From: "Michael S. Tsirkin" <mst@redhat.com>
To: Maxime Coquelin <maxime.coquelin@redhat.com>
Cc: yuanhan.liu@linux.intel.com, huawei.xie@intel.com, dev@dpdk.org,
vkaplans@redhat.com, stephen@networkplumber.org
Subject: Re: [dpdk-dev] [PATCH v3] vhost: Add indirect descriptors support to the TX path
Date: Fri, 23 Sep 2016 18:49:18 +0300 [thread overview]
Message-ID: <20160923184310-mutt-send-email-mst@kernel.org> (raw)
In-Reply-To: <1474619303-16709-1-git-send-email-maxime.coquelin@redhat.com>
On Fri, Sep 23, 2016 at 10:28:23AM +0200, Maxime Coquelin wrote:
> Indirect descriptors are usually supported by virtio-net devices,
> allowing to dispatch a larger number of requests.
>
> When the virtio device sends a packet using indirect descriptors,
> only one slot is used in the ring, even for large packets.
>
> The main effect is to improve the 0% packet loss benchmark.
> A PVP benchmark using Moongen (64 bytes) on the TE, and testpmd
> (fwd io for host, macswap for VM) on DUT shows a +50% gain for
> zero loss.
>
> On the downside, micro-benchmark using testpmd txonly in VM and
> rxonly on host shows a loss between 1 and 4%.i But depending on
> the needs, feature can be disabled at VM boot time by passing
> indirect_desc=off argument to vhost-user device in Qemu.

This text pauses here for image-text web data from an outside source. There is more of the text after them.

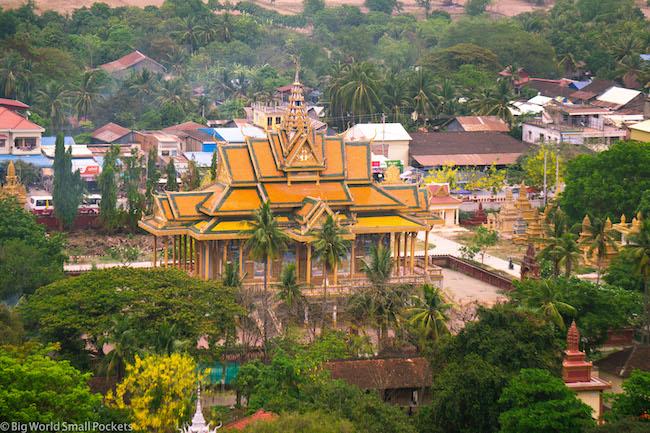 Cambodia, Battambang, Temple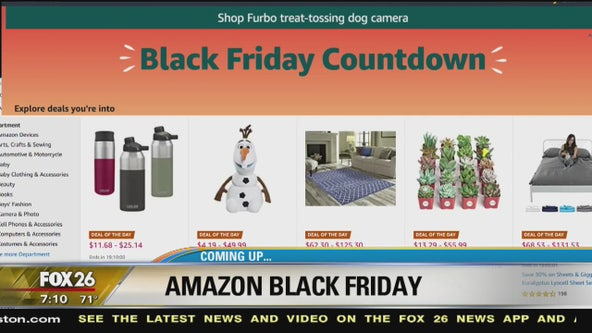 Amazon Black Friday deals are up a week early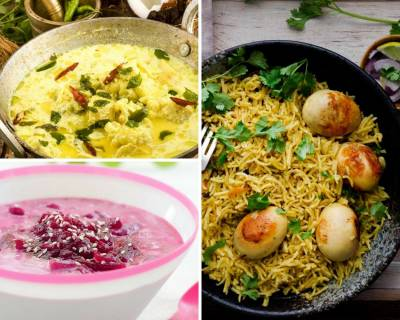 Weeknight Dinners: Make Your Meals With Egg Pulao, Cauliflower In Coconut Curry Recipe & More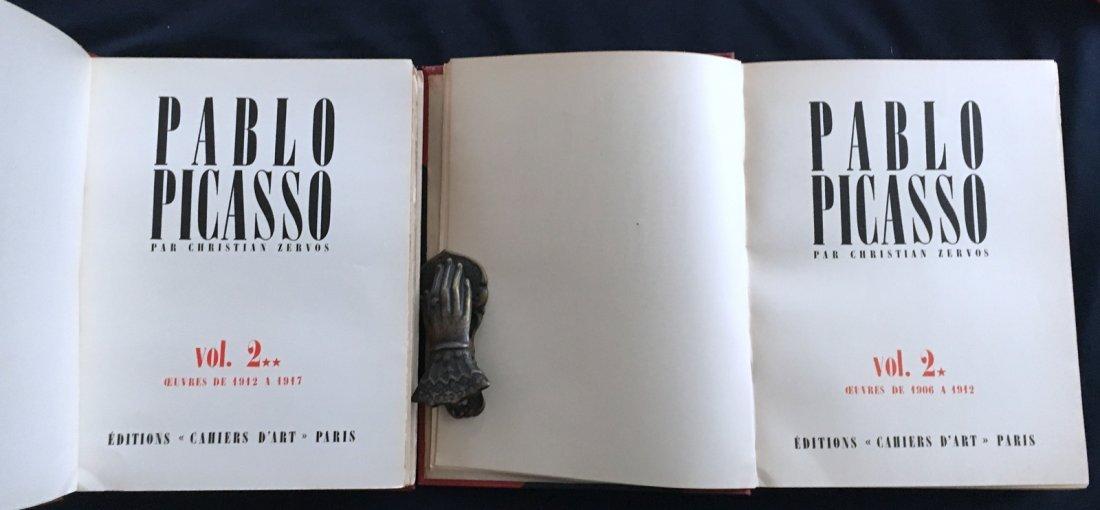 Pablo Picasso par Christian Zervos, 2 vols. 1942 - 1961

Even better, change guest pmd to only use indirect
descriptors when this makes sense (e.g. sufficiently
large packets).
I would be very interested to know when does it make
sense.
The feature is there, it's up to guest whether to
use it.
> Signed-off-by: Maxime Coquelin <maxime.coquelin@redhat.com>
> ---
> Changes since v2:
> =================
> - Revert back to not checking feature flag to be aligned with
> kernel implementation
> - Ensure we don't have nested indirect descriptors
> - Ensure the indirect desc address is valid, to protect against
> malicious guests
>
> Changes since RFC:
> =================
> - Enrich commit message with figures
> - Rebased on top of dpdk-next-virtio's master
> - Add feature check to ensure we don't receive an indirect desc
> if not supported by the virtio driver
>
> lib/librte_vhost/vhost.c | 3 ++-
> lib/librte_vhost/virtio_net.c | 41 +++++++++++++++++++++++++++++++----------
> 2 files changed, 33 insertions(+), 11 deletions(-)
>
> diff --git a/lib/librte_vhost/vhost.c b/lib/librte_vhost/vhost.c
> index 46095c3..30bb0ce 100644
> --- a/lib/librte_vhost/vhost.c
> +++ b/lib/librte_vhost/vhost.c
> @@ -65,7 +65,8 @@
> (1ULL << VIRTIO_NET_F_CSUM) | \
> (1ULL << VIRTIO_NET_F_GUEST_CSUM) | \
> (1ULL << VIRTIO_NET_F_GUEST_TSO4) | \
> - (1ULL << VIRTIO_NET_F_GUEST_TSO6))
> + (1ULL << VIRTIO_NET_F_GUEST_TSO6) | \
> + (1ULL << VIRTIO_RING_F_INDIRECT_DESC))
>
> uint64_t VHOST_FEATURES = VHOST_SUPPORTED_FEATURES;
>
> diff --git a/lib/librte_vhost/virtio_net.c b/lib/librte_vhost/virtio_net.c
> index 8a151af..2e0a587 100644
> --- a/lib/librte_vhost/virtio_net.c
> +++ b/lib/librte_vhost/virtio_net.c
> @@ -679,8 +679,8 @@ make_rarp_packet(struct rte_mbuf *rarp_mbuf, const struct ether_addr *mac)
> }
>
> static inline int __attribute__((always_inline))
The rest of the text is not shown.